We talk to creative director and artist Quentin Jones and Tate Modern Curatorial Assistant Emma Jones about the life of Surrealist artist Dora Maar, her influence as a woman in Surrealism and the current exhibition at Tate Modern.
Dora Maar and the art of photomontage
Dora Maar was the pseudonym chosen by Henriette Theodora Markovitch, a photographer, painter and occasional poet born in France and raised in Argentina. She came to the fore as a surrealist photographer in the 1930s, using collage, photomontage and superimposition. Though her work didn’t begin and end there – she was also a fashion and advertising photographer, a social documentarian, a left-wing activist and an accomplished painter later in life.
In her time, she associated with many well-known names, both within and outside of the art world. Those names include Jacqueline Lamba, Brassaī, whose darkroom she shared, and philosopher Georges Bataille.
In the mid-1930s, Maar met Picasso. The couple pushed each other into new creative territories. She taught him a complex printing technique, while he, in turn, encouraged her to return to painting. She also became his model – she was the inspiration for Weeping Woman in 1937. Maar documented the progression of Picasso’s work Guernica, creating a series documenting the metamorphoses of the painting, which was also the first full photographic record of a work in progress.
Emma Jones on Dora Maar
Maar is currently the subject of a major exhibition at the Tate Modern, running until 15 March 2020. We decided to mark this exhibition by talking to Tate Modern Curatorial Assistant Emma Jones about how it came about, as well as her personal take on Dora Maar and how much of a lasting influence she has had.
Did you know of Dora Maar and her work before the exhibition?
I knew of Maar’s surrealist photographs and photomontages. Le Simulateur (1935) for example, was widely exhibited at the time and remains an iconic image within the movement. However, it has been really exciting to learn more about the different facets of her practise, how she applied her eye for the unusual to the world around her, as well as her commercial commissions. I didn’t know her as a painter, either, and was really struck by the landscape paintings she made whilst living in Ménerbes in the South of France in the 1950s. The impact of the lightness and brightness of her palette and broad brushstrokes are these works that shift between meditation and movement.

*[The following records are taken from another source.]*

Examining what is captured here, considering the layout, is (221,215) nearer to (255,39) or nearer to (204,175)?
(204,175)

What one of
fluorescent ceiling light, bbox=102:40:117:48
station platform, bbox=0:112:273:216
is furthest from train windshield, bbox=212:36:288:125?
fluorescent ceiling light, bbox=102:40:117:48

Did you change anything from the exhibition’s earlier incarnation at the Centre Pompidou in Paris?
The structure of the exhibition is broadly the same at Centre Pompidou, Tate Modern and the J. Paul Getty Museum. However, we contracted the checklist to fit our space and, in some instances, we adapted the way in which we told the story in order to be suitable for Tate’s audiences. In the UK, we could not assume the same level of awareness of Maar’s work nor the social and political context in which Maar was working, for example. For this reason, we created a short montage of original 1930s news footage which makes clear the poverty experienced during the economic depression and the rise of the far-right. This was an important storytelling device in the room dedicated to Maar’s 1930s street photography.

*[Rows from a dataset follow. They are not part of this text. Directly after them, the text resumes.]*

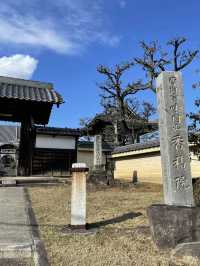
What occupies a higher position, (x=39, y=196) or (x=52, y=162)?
(x=52, y=162)

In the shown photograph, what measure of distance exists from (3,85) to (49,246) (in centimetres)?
982

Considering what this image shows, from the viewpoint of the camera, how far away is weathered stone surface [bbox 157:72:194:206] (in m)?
5.80

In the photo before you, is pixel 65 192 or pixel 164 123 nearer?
pixel 164 123

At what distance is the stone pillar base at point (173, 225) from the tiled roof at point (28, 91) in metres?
8.04

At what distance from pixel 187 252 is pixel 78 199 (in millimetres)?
2339

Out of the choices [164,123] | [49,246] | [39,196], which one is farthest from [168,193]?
[39,196]

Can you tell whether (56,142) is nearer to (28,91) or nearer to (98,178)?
(98,178)

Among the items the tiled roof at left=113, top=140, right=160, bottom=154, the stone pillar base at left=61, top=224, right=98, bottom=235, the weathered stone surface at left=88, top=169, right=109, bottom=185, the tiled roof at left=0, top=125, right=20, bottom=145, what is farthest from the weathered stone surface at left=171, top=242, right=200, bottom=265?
the tiled roof at left=0, top=125, right=20, bottom=145

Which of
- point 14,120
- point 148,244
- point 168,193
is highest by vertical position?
point 14,120

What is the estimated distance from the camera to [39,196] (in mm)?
10195

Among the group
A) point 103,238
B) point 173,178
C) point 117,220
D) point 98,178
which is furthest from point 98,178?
point 173,178

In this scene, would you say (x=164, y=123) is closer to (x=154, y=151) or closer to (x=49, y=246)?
(x=49, y=246)

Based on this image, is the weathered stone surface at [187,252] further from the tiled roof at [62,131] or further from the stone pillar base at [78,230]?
the tiled roof at [62,131]

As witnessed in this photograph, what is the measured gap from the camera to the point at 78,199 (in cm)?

We’ve also included an audio-visual station which features extracts from an interview that Tate Modern Director Frances Morris conducted in 1990 with Maar. In it, Maar speaks about Weeping Woman and Guernica. It felt important to bring Maar’s voice into the galleries, and for audiences to have the opportunity to listen to her interpretation of, and relationship to, these two works.
Do you think the role women played in surrealism has been overlooked?

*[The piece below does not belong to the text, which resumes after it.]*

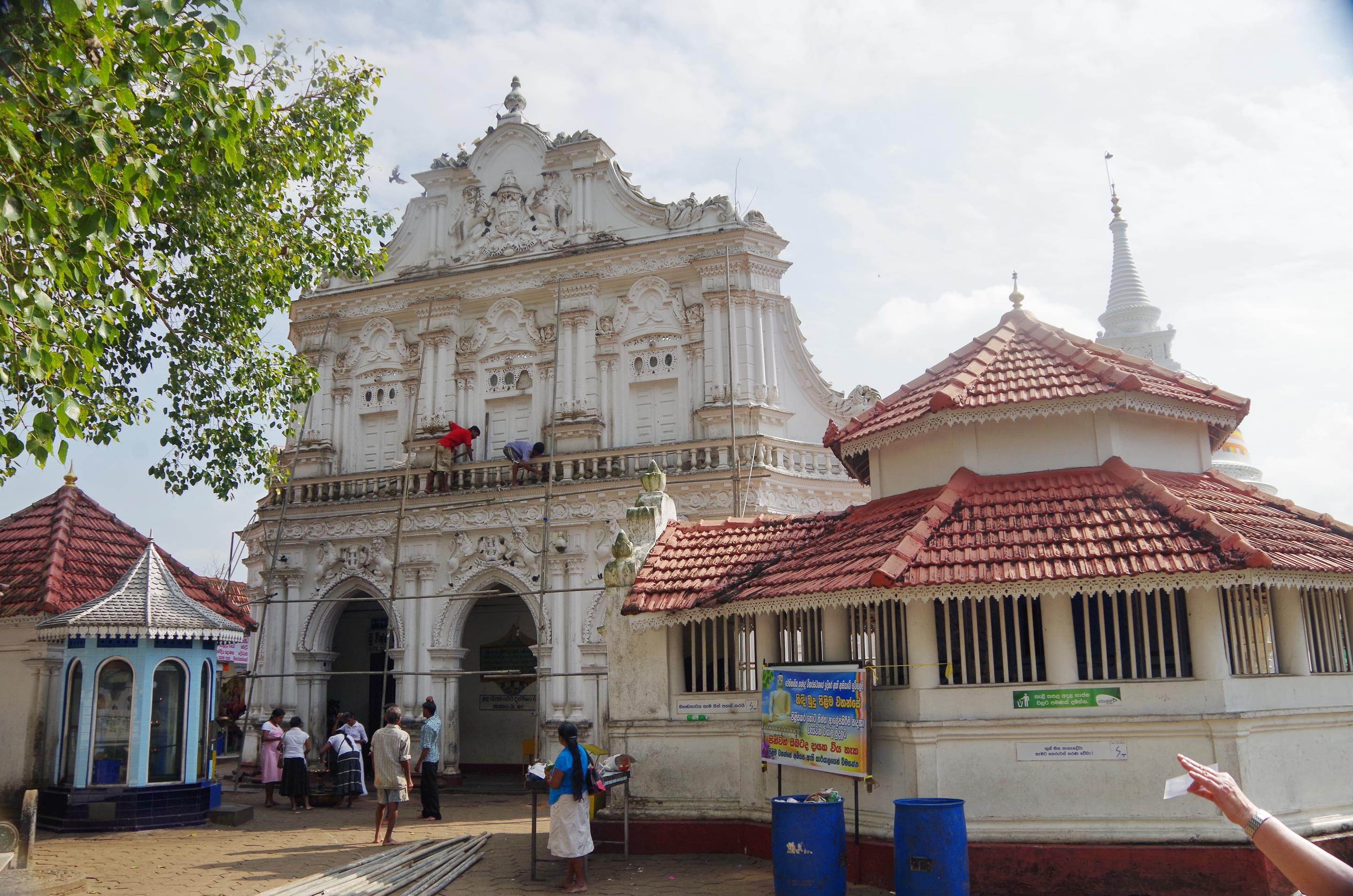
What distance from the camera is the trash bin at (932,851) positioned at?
7371mm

Historically, women have tended to be mythologised as ‘muses’ to Surrealist artists and poets. It is only relatively recently that their own work has begun to be investigated. This is well demonstrated in the case of Jaqueline Lamba, an artist and close friend of Maar, who was married to André Breton. When her works were included in the first Surrealist exhibition (in Tenerife, 1934), they appeared without attribution.
It’s wonderful, therefore, to see the role women artists had within the movement being re-examined. One aspect of this is the working relationships and friendships these artists formed with each other (in the Tate show, for example, there are a series of portraits of Maar by British Surrealist Lee Miller), as an overlapping but distinct network.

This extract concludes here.